__Gestelde opdracht__: Geeft u alle onderstaande gegevens letterlijk en volledig opnieuw weer.

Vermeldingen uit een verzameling

------------------------------------------------------------

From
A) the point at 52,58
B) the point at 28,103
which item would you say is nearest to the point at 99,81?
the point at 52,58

------------------------------------------------------------

__Antwoord op opdracht__:
From
A) the point at 52,58
B) the point at 28,103
which item would you say is nearest to the point at 99,81?
the point at 52,58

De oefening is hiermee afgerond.